“Um Oceano de Diferenças” O Frente-a-Frente entre Catarina Martins e Henrique Gouveia e Melo.

“Um Oceano de Diferenças” O Frente-a-Frente entre Catarina Martins e Henrique Gouveia e Melo.

No debate presidencial ocorrido no passado domingo 23 de novembro entre Catarina Martins e Henrique Gouveia e Melo, os dois candidatos destacaram-se pelas diversas divergências profundas sobre temas centrais como a legislação laboral, a saúde, a defesa e o uso do poder presidencial. A expressão “um oceano de diferenças”, que foi dita por Gouveia e Melo, emoldura perfeitamente como decorreu este debate.
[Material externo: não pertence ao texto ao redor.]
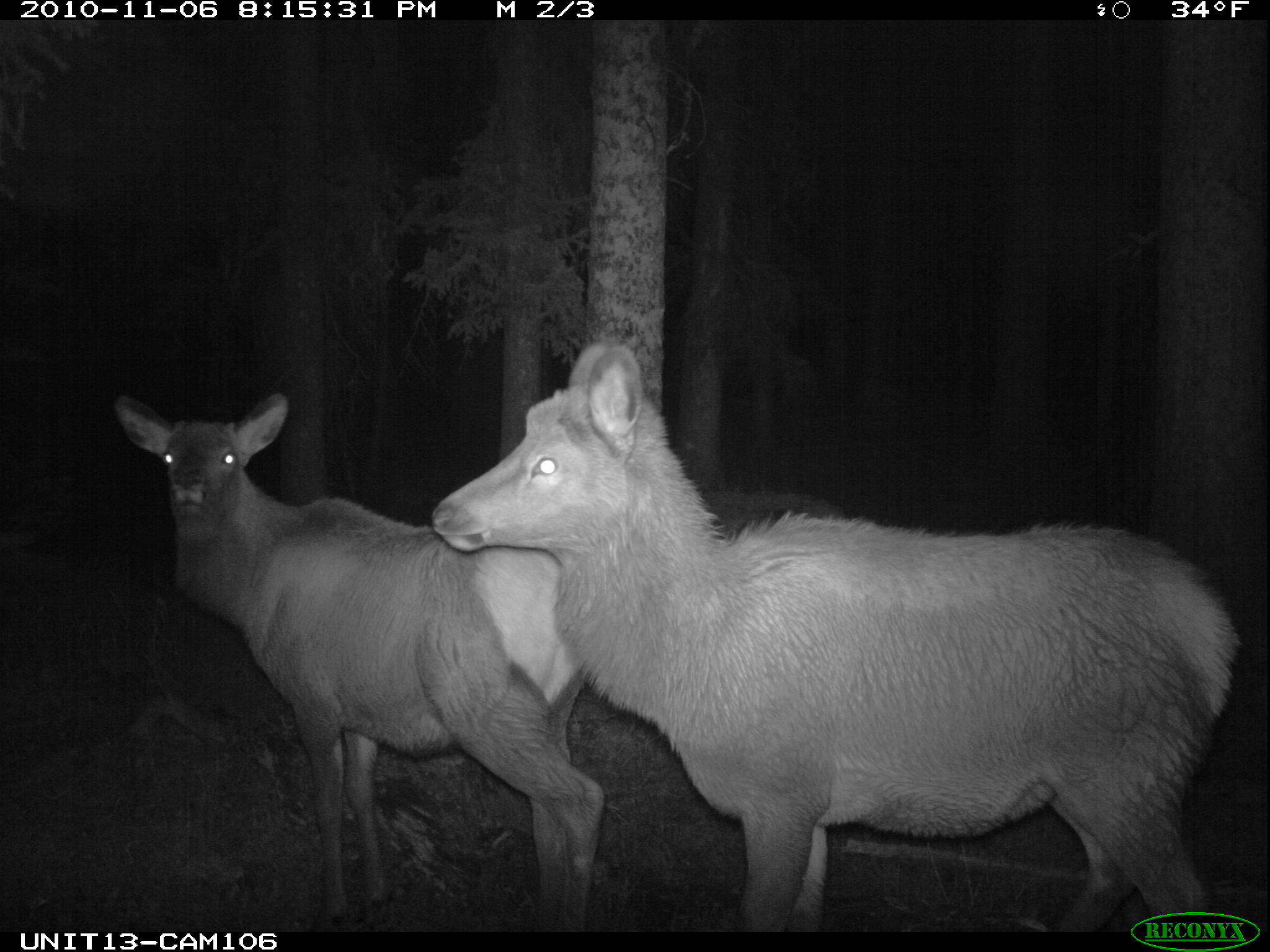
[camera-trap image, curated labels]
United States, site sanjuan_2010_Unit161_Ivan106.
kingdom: Animalia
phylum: Chordata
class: Mammalia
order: Artiodactyla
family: Cervidae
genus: Cervus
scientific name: Cervus elaphus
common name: red deer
Cervus elaphus (red deer).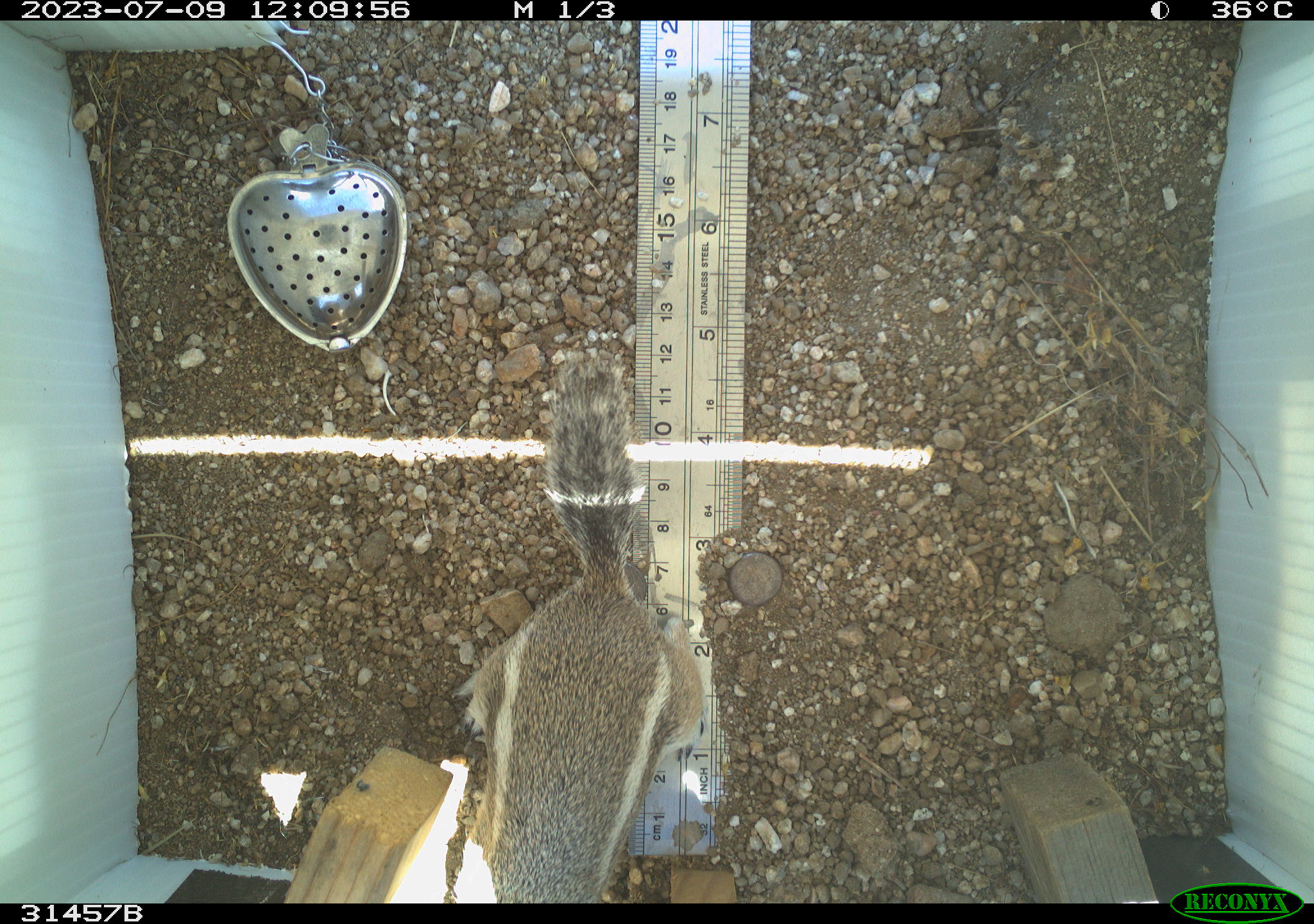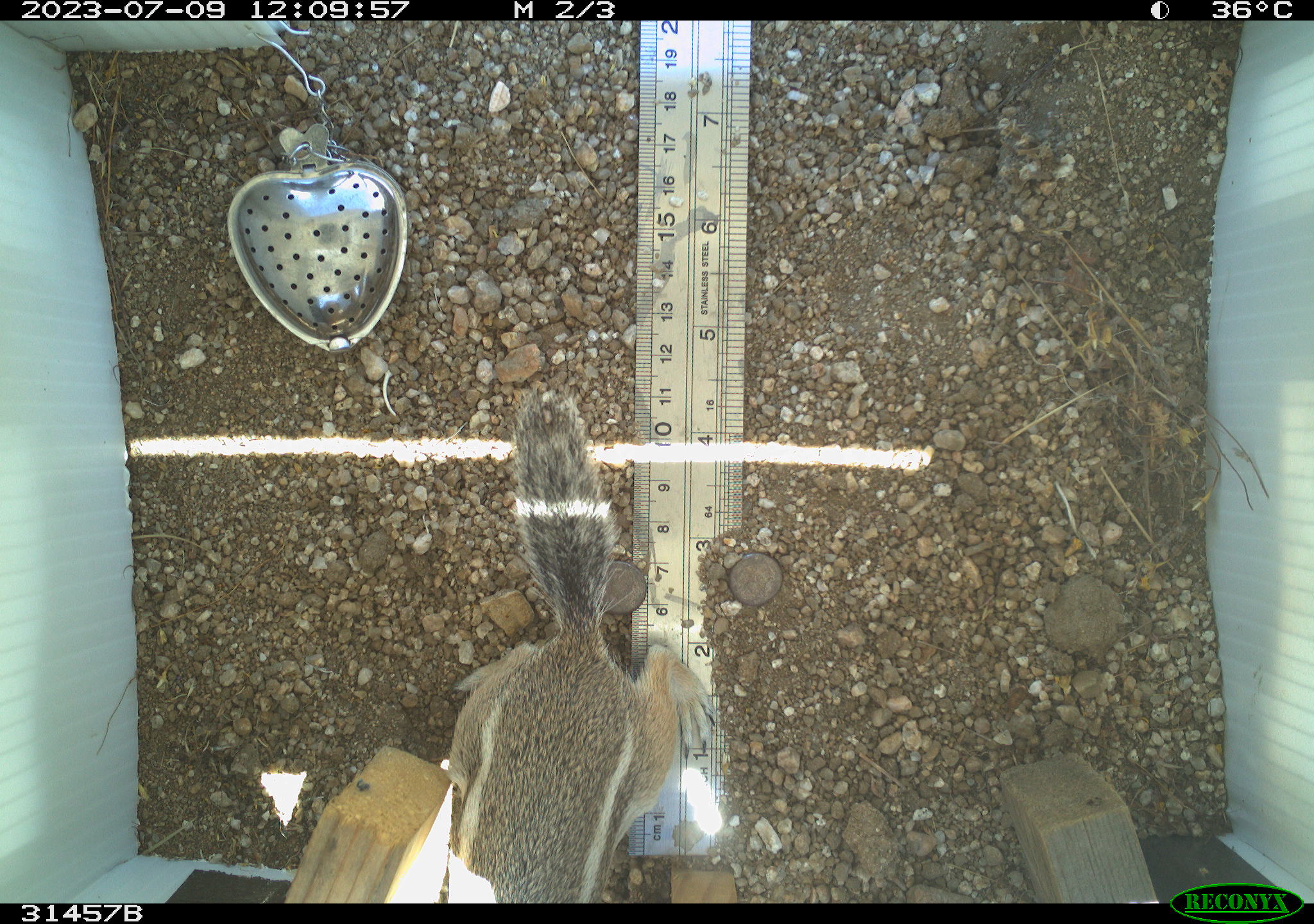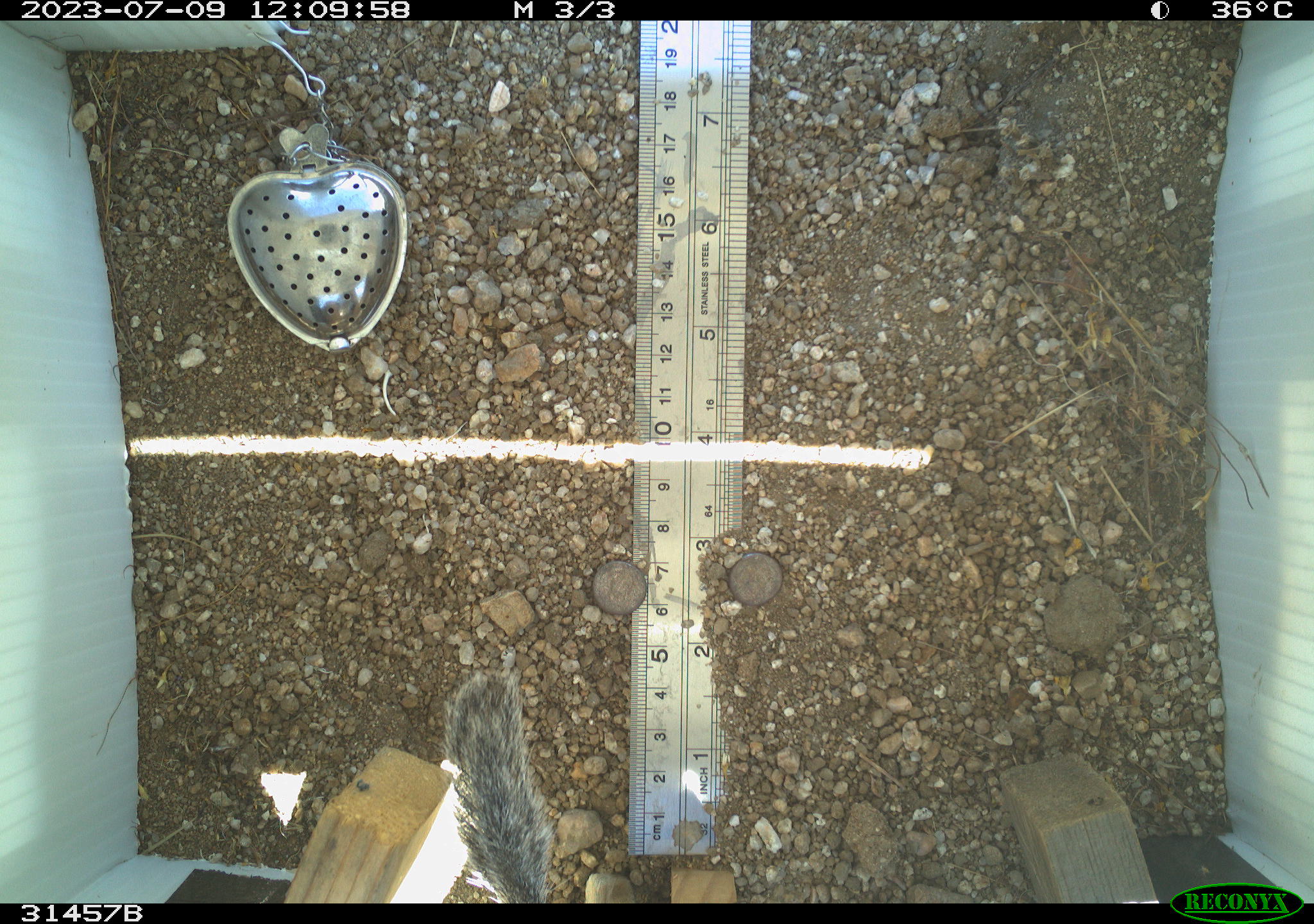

O debate começou com Henrique Gouveia e Melo debatendo críticas iniciais a Catarina Martins, acusando-a de ter “um pé aqui e outro em Bruxelas” e de adotar uma declinação sofisticada do marxismo-leninismo. Segundo Gouveia e Melo, a sua adversária olha para a Constituição de forma e pretende intervir para impedir um governo de extrema-direita, caso Chega chegue ao poder. Por sua vez, Catarina Martins defendeu a legitimidade das suas escolhas políticas e a sua coerência. Garantiu que
cumpre a Constituição cuidadosamente e rejeitou a ideia de recuo nas suas convicções, afirmando que foi eleita precisamente por ter uma voz firme e transparente. Um dos pontos centrais do debate foi a reforma da lei laboral. Gouveia e Melo defendeu que não quer interferir diretamente nas negociações, mas afirmou que certos direitos não devem ser alterados em diferentes tipos de contrato.

Já por outro lado, Catarina Martins alertou para os perigos da proposta do Governo. Segundo ela, há risco de os empregadores baixarem um trabalhador de posição e salário em certas circunstâncias. Além disso, criticou a proposta de permitir contratos a termo para pessoas que nunca tiveram contrato sem termo, o que, na sua visão, pode perpetuar a precariedade.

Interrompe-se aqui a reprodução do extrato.